No stories about how every passing month, week, day, is a constant reminder of how old the pregnancy would have been. No one will recall to post status updates or messages on the day when she would have delivered her baby, but she will know, and weep, weep, weep until she cannot anymore and only stop because people will demand to know why she cries when everything is fine besides the cash shortage wat wat.

There are no graves, in a graveyard or even by the riverside, for miscarried babies. One day she is pregnant, then goes to sit on the toilet seat because of some stomach cramps and suddenly everything previously cherished escapes like waste, into the cistern, never to be held, never to be named, never to be cherished. Just like that, gone.

Every time she uses a toilet or cleans one, she is reminded of this loss. Every time she passes a sign that says ‘Toilet’ or ‘Ladies’,she is reminded of her loss. And of how lonely she is as she carries the memory of this loss. The pain, the anguish, she carries stoically alone, because no one knows her heart.

We are big on extolling the vagaries of life and lamenting how bad things are, but we do not know these private hells. The loss of a child induces a pain that my sister knew all too well, and one you don’t wish on your worst enemy.

Was it a he or a she? What would he/she have looked like? What name would he/she have carried? Unspoken, these questions rend the heart to pieces with a piercing pain and sorrow and that cannot be compared to such questions like what is the rate today or wat wat.

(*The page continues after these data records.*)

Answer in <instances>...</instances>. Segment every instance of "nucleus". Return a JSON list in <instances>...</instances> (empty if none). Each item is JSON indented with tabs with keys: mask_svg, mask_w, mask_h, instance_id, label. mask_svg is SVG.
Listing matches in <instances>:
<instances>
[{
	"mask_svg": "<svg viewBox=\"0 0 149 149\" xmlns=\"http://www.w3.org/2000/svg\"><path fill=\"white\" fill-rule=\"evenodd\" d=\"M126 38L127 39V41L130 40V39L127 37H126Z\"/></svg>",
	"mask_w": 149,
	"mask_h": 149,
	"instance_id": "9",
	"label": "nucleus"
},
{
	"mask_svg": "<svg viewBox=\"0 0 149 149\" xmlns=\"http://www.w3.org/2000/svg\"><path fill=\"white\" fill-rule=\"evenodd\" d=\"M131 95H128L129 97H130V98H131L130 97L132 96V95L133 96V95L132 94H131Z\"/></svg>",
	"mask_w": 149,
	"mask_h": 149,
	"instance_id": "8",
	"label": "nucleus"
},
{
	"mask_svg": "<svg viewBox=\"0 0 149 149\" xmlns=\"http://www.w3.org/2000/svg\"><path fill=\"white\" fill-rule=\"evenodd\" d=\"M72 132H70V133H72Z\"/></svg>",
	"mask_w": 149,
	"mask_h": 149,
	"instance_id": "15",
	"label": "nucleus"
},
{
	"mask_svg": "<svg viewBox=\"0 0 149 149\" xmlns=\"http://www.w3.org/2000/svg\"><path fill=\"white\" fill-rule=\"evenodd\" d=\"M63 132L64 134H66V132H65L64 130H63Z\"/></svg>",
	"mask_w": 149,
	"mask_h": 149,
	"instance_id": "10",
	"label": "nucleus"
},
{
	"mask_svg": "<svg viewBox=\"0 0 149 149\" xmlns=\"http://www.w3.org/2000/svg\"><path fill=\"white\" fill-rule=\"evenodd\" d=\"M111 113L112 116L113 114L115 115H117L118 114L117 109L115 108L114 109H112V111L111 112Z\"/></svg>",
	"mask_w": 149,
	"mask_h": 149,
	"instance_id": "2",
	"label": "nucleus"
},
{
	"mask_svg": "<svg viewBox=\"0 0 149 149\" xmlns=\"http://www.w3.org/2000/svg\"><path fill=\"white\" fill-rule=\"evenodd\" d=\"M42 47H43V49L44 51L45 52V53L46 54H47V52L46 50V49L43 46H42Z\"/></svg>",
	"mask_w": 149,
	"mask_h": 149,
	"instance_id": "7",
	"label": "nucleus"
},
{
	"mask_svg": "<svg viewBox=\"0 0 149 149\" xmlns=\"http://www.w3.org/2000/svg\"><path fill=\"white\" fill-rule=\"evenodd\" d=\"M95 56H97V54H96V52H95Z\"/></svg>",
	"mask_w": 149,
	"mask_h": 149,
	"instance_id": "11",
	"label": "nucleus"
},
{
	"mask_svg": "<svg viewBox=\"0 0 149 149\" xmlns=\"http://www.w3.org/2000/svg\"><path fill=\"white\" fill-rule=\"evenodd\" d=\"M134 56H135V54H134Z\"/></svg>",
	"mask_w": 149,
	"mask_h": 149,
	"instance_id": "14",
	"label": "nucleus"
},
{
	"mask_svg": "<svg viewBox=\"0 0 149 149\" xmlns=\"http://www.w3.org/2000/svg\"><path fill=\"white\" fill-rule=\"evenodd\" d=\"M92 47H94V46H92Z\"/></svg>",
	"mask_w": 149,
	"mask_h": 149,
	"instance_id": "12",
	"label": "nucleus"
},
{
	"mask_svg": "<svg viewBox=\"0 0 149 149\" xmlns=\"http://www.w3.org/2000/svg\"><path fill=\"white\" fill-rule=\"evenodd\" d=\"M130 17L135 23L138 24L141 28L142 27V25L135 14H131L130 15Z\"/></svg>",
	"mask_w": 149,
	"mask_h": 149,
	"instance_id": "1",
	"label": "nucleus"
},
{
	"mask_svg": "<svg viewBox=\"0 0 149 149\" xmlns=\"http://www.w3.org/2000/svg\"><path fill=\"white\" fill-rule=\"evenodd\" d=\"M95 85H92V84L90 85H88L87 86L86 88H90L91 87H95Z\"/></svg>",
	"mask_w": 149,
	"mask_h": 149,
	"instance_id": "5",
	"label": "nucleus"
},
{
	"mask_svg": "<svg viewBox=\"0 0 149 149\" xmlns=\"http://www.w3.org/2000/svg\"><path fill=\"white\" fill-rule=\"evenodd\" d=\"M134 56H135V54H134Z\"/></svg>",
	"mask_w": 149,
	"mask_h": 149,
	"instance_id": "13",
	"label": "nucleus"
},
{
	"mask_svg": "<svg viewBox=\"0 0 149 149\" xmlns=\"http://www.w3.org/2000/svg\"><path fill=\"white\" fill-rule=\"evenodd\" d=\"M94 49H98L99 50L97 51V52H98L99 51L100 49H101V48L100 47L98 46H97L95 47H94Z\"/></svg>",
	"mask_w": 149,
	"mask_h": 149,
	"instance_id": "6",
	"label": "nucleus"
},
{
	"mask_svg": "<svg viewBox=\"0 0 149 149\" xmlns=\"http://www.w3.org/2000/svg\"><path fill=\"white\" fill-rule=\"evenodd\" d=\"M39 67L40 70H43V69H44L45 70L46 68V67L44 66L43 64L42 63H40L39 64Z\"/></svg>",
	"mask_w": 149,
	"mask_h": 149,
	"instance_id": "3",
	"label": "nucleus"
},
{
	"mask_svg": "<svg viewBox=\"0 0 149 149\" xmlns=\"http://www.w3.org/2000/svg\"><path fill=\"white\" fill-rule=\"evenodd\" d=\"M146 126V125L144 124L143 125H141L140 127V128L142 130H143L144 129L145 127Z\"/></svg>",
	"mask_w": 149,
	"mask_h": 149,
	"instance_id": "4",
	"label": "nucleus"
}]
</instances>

When an old person dies, they cry but say he/she had lived a fruitful life. Death is not welcomed but accepted.

What do you say to someone that has lost a baby? That God knows the answer? You might, but in the pained heart anger rages as to why this God would have allowed this question and answer to be debated on my particular child. Why me, she will want to know? That pain is obvious in the eyes of a grieving mother, and she might even get solace from those that held the baby, knew the baby, or even just heard about a child born to her.

But, what happens to the mother of a miscarried baby? Some friends and family might not even know about the pregnancy, and cannot offer solace. They will see a depressed mood and prescribe a party or ice cream or some such wat wat, not knowing that none of that would ever replace that which has been lost.

Imagine a girl living with her parents, about to get married and not yet showing. Imagine how she must pretend that all is well, because they didn’t know. Imagine how she must bury her pain deep while dying inside. And oftentimes pretend that nothing happened.

She is gone now, my sister is. But the pain that she endured lingers on. It might be a different kind of pain but it is there. A segment of it is carried by those children that do not go to school but loiter at traffic intersections directing traffic in the tragic hope that some of the drivers might stop to offer a token of their goodwill. You see the cousins of this pain in the long queues by the banks: people waiting to get the cash which was not delivered as promised, the need for it subsiding.

If she was alive today, my sister, looking plaintively into my eyes for answers, I would finally know what to say: because I would say to her:  ‘I know exactly what you feel, my sister.’